* _Questions_:
- 1) Translate this sentence from the Rabaul account into Spanish: "It’s far too hot in the Territory to have air conditioning off for such long periods."
- 2) Using the Rabaul account, answer each question briefly.
(a) What do the workers pick up at the wharf?
(b) Who are most of the occupiers of the buildings?
(c) What do some of the tunnels still contain?
- 3) Proceed with the Rabaul account, picking up after its final sentence.

* _Reading text_:
━━━━━━━━
We leave Port Moresby and our first stop is Rabaul. I enjoy seeing the place again. After hiring a vehicle we checking into the Commonwealth Department of Works hostel in town.
Rabaul Harbour in 1968

The following day, we drive to the wharf and pick up our crate of motor bearings and drive to the first job. It’s not an easy task, stripping down electrical motors in hot plant rooms, the task is tedious and quite frankly should never be done on a dirty plant room floor. Motors should be serviced and bearings changed on a proper work bench with proper tools and only when required. The fellow who insisted on having this clause in the contract was obviously a theoretical fellow and totally unaware of practical situations.

The occupiers of the buildings, mostly public servants, are not too happy about the situation either. The air conditioning is off for quite long periods while we strip down every motor. It’s far too hot in the Territory to have air conditioning off for such long periods.

It takes a while before we get the task down to a fine art. Phil is helping me, but it takes two people to strip a motor down, I’m beginning to see why Dave Scott told me it would take at least three months for us to complete this trip.
Jap tunnels in Rabaul

Someone suggests we have a look at the tunnels the Japanese built during the war while they occupied New Britain. So, Sunday we drive along the road to Kokopo and find the tunnels. Some still contain various Landing craft and other vessels in them. The tunnels dug into the mountain side seem to be endless, narrow and simply carved out of the mountain. Apparently that's where the Jap soldiers lived while they were in Rabaul.
━━━━━━━━
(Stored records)
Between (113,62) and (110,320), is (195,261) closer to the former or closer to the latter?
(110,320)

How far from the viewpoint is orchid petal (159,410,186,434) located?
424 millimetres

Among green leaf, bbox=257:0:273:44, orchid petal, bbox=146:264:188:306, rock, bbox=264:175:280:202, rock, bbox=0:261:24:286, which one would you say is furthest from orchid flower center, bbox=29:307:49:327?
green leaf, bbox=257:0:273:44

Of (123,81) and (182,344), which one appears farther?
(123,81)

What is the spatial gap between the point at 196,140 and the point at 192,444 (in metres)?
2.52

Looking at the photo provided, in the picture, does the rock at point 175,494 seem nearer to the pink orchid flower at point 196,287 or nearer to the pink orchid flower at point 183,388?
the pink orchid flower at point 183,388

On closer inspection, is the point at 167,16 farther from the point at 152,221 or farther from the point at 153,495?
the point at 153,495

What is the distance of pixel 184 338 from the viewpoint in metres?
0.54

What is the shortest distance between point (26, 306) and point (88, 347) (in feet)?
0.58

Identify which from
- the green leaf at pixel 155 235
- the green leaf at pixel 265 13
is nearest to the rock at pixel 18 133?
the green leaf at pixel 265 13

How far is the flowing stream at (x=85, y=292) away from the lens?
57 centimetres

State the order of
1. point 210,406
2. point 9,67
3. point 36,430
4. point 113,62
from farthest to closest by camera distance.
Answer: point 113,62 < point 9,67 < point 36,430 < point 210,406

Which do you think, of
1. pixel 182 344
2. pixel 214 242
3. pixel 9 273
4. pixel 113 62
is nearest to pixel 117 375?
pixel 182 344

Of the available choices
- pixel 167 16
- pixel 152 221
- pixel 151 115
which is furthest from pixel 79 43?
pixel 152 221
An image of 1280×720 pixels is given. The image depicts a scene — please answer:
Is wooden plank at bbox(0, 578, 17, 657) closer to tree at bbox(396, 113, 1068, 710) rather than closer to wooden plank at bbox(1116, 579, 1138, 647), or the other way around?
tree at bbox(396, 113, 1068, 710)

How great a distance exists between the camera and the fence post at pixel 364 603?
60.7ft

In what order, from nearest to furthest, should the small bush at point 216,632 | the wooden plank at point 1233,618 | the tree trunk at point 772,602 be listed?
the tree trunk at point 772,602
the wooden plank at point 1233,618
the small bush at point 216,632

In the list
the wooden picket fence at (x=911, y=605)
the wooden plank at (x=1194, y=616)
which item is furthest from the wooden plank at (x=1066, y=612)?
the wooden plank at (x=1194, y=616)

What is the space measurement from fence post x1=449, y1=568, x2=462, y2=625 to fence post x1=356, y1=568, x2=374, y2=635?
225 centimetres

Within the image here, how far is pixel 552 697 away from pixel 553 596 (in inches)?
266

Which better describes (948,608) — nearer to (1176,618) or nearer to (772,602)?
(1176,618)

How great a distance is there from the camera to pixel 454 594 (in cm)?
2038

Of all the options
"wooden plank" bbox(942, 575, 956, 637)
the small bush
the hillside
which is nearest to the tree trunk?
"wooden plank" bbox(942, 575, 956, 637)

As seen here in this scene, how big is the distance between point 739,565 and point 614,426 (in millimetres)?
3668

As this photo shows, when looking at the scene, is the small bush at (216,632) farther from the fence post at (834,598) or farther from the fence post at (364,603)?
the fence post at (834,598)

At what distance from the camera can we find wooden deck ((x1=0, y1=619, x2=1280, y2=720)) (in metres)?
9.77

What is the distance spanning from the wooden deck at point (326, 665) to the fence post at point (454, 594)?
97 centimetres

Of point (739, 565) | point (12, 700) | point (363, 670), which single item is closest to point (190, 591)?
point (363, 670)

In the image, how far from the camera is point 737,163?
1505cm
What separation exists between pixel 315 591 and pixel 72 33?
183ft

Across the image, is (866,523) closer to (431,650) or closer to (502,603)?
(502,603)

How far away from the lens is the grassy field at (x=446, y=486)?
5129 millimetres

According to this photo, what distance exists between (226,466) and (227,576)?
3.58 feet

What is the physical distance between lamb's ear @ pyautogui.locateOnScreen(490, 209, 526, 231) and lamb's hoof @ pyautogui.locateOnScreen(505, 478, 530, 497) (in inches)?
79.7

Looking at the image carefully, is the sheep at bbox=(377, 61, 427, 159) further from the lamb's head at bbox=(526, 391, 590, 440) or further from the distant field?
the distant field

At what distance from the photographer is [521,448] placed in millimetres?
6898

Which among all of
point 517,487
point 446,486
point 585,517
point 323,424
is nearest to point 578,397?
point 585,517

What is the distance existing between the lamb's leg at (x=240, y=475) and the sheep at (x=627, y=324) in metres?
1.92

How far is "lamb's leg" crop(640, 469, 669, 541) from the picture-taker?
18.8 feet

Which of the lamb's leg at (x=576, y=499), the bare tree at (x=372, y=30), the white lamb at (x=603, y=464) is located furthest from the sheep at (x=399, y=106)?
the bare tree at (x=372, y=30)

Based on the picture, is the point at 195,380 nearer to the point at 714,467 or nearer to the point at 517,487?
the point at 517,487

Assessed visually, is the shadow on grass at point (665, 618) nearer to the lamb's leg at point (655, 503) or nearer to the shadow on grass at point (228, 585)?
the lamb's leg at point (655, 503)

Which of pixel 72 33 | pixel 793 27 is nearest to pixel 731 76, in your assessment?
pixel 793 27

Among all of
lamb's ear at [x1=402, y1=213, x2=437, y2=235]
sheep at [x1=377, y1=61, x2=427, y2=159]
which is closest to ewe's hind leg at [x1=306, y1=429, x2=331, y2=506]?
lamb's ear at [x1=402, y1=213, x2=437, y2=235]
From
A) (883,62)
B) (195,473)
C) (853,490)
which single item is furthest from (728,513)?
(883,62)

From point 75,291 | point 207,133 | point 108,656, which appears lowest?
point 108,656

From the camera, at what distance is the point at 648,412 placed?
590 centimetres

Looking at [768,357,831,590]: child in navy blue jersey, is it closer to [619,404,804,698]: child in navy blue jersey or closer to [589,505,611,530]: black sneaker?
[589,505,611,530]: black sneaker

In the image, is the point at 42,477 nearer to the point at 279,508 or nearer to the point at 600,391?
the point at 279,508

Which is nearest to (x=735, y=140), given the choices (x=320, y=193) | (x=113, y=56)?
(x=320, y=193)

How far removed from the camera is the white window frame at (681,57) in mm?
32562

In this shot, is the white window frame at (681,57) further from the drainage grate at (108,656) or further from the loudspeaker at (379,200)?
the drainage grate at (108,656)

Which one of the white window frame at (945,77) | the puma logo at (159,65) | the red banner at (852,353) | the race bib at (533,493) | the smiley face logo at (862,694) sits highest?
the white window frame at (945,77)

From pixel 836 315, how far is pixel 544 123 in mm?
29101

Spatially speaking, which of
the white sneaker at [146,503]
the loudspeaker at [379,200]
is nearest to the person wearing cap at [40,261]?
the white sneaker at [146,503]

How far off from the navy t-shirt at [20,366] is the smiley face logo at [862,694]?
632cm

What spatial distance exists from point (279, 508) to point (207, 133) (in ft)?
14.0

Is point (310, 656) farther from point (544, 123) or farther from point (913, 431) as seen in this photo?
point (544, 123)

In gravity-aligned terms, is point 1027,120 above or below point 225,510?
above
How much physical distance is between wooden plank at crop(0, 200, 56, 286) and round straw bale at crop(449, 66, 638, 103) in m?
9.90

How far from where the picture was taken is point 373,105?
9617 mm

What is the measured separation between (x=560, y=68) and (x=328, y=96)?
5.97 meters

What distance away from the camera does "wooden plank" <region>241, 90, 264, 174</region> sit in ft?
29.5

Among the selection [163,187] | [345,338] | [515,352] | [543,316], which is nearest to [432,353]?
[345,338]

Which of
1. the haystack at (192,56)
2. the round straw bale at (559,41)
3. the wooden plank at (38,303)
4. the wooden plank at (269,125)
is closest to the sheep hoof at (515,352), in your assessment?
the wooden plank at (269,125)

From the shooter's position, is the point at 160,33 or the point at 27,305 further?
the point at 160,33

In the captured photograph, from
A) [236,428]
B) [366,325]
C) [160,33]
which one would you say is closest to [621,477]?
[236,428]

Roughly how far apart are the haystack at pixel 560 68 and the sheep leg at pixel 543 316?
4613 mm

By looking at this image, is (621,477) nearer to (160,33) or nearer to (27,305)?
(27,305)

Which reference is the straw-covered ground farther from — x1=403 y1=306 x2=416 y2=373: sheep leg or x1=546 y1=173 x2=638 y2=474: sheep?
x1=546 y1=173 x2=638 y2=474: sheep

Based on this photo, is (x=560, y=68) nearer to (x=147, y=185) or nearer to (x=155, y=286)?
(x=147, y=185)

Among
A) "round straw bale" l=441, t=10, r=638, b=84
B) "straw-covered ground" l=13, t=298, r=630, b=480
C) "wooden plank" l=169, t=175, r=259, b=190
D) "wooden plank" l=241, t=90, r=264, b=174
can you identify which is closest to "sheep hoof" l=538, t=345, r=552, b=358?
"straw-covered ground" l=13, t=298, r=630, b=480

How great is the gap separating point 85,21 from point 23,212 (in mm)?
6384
━━━━━━━━
* _Expected responses_:
- 1) Hace demasiado calor en el Territorio como para tener el aire acondicionado apagado durante periodos tan largos.

- 2)
(a) A crate of motor bearings.
(b) Public servants.
(c) Various landing craft and other vessels.

- 3)
With our torches, we explore these tunnels for some time, when deep inside, we hear a spooky sound, a bit like a wounded animal. Phil and I look at each other. 'What was that'? he asks, 'I don't know, I reply, we better get out of here'.

As we make our way back to the entrance, some bloke jumps out of a side tunnel in front of us. It  is a real 'change pants situation'. He laughs at us and is thrilled he scared the pants of us. He introduces himself as Ken Lyneham, a plumber from Sydney who works in Rabaul. When our heartbeats return to normal, he shows us the rest of the tunnels.
Jap craft in tunnel
Ken explains, due to the incredible pounding given to the Japanese base at Rabaul by aircraft from the air forces of USA, Australia, and New Zealand the Japanese defenders simply "dug in"!


The pumice hills of Rabaul were honeycombed with over 500 kilometres of tunnels, including 15 hospitals (one such being 4 kilometer in length, and having capacity for

2,500 patients). Indian P.O.W's captured at Singapore, and local inhabitants were used as labour for digging the tunnels - extreme hardships and many deaths resulted.

We go deeper into the tunnels and find the 4 kilometre hospital. The tunnels are very small and Philip who is tall finds it hard to walk in them and has to bend over like an old man. Ken and I manage better. It’s moments like these I don’t mind being on the short side. We spend a couple of hours wandering through the tunnels, taking pictures and when we finally exit and look back, Philip points out a couple of snakes just above our heads. It’s time to leave.